[Data for processing]:
## begin

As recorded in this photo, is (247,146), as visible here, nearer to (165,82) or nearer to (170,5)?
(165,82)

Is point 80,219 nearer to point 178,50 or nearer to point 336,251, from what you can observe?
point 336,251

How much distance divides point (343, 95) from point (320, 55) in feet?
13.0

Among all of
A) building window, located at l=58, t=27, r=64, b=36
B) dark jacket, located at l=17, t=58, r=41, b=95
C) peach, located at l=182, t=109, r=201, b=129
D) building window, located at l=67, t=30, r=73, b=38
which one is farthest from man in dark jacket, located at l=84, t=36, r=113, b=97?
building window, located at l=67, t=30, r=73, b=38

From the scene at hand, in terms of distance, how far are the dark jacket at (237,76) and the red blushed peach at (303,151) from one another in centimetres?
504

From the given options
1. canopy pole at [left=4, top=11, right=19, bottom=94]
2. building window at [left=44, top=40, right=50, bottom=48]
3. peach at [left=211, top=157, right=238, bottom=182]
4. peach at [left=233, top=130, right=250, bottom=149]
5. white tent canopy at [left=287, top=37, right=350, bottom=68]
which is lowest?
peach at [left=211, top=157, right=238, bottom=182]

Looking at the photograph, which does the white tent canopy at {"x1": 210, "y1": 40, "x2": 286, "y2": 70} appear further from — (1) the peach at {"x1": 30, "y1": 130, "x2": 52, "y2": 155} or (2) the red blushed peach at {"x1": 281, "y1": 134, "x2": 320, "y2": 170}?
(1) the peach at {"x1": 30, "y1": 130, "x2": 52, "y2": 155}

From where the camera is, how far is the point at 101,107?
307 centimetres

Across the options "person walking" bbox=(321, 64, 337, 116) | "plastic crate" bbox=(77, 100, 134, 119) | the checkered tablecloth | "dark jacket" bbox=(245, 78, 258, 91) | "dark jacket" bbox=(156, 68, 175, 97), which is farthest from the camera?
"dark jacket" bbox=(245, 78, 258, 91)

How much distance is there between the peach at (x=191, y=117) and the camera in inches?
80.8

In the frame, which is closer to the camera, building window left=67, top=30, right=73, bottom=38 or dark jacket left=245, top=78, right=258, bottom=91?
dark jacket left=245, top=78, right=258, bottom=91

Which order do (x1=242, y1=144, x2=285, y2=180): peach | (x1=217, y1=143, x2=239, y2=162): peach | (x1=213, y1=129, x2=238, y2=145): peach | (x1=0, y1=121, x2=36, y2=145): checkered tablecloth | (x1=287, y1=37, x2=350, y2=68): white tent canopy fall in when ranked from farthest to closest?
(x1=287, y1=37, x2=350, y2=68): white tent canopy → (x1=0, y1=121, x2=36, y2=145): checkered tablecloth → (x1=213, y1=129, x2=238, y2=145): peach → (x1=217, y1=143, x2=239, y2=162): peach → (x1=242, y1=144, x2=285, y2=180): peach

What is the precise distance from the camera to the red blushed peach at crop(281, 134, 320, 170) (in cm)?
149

## end

[Request]: In the records above, locate the line that contains "From the scene". Repeat it and every line after it, exactly, and nothing else.

[Result of this task]:
From the scene at hand, in terms of distance, how far are the dark jacket at (237,76) and the red blushed peach at (303,151) from one another in centimetres?
504

From the given options
1. canopy pole at [left=4, top=11, right=19, bottom=94]
2. building window at [left=44, top=40, right=50, bottom=48]
3. peach at [left=211, top=157, right=238, bottom=182]
4. peach at [left=233, top=130, right=250, bottom=149]
5. white tent canopy at [left=287, top=37, right=350, bottom=68]
which is lowest?
peach at [left=211, top=157, right=238, bottom=182]

Looking at the photograph, which does the white tent canopy at {"x1": 210, "y1": 40, "x2": 286, "y2": 70} appear further from — (1) the peach at {"x1": 30, "y1": 130, "x2": 52, "y2": 155} or (2) the red blushed peach at {"x1": 281, "y1": 134, "x2": 320, "y2": 170}?
(1) the peach at {"x1": 30, "y1": 130, "x2": 52, "y2": 155}

From where the camera is, how far is the point at 101,107?
307 centimetres

Across the options "person walking" bbox=(321, 64, 337, 116) | "plastic crate" bbox=(77, 100, 134, 119) | the checkered tablecloth | "dark jacket" bbox=(245, 78, 258, 91) | "dark jacket" bbox=(156, 68, 175, 97), which is farthest from the camera?
"dark jacket" bbox=(245, 78, 258, 91)

How much distance is there between the peach at (x=191, y=117) and the camera in inches?
80.8

In the frame, which is closer to the camera, building window left=67, top=30, right=73, bottom=38 or dark jacket left=245, top=78, right=258, bottom=91?
dark jacket left=245, top=78, right=258, bottom=91

Which order do (x1=242, y1=144, x2=285, y2=180): peach | (x1=217, y1=143, x2=239, y2=162): peach | (x1=213, y1=129, x2=238, y2=145): peach | (x1=0, y1=121, x2=36, y2=145): checkered tablecloth | (x1=287, y1=37, x2=350, y2=68): white tent canopy fall in when ranked from farthest to closest?
(x1=287, y1=37, x2=350, y2=68): white tent canopy → (x1=0, y1=121, x2=36, y2=145): checkered tablecloth → (x1=213, y1=129, x2=238, y2=145): peach → (x1=217, y1=143, x2=239, y2=162): peach → (x1=242, y1=144, x2=285, y2=180): peach

What is the precise distance from the camera to the red blushed peach at crop(281, 134, 320, 170) (in cm)?
149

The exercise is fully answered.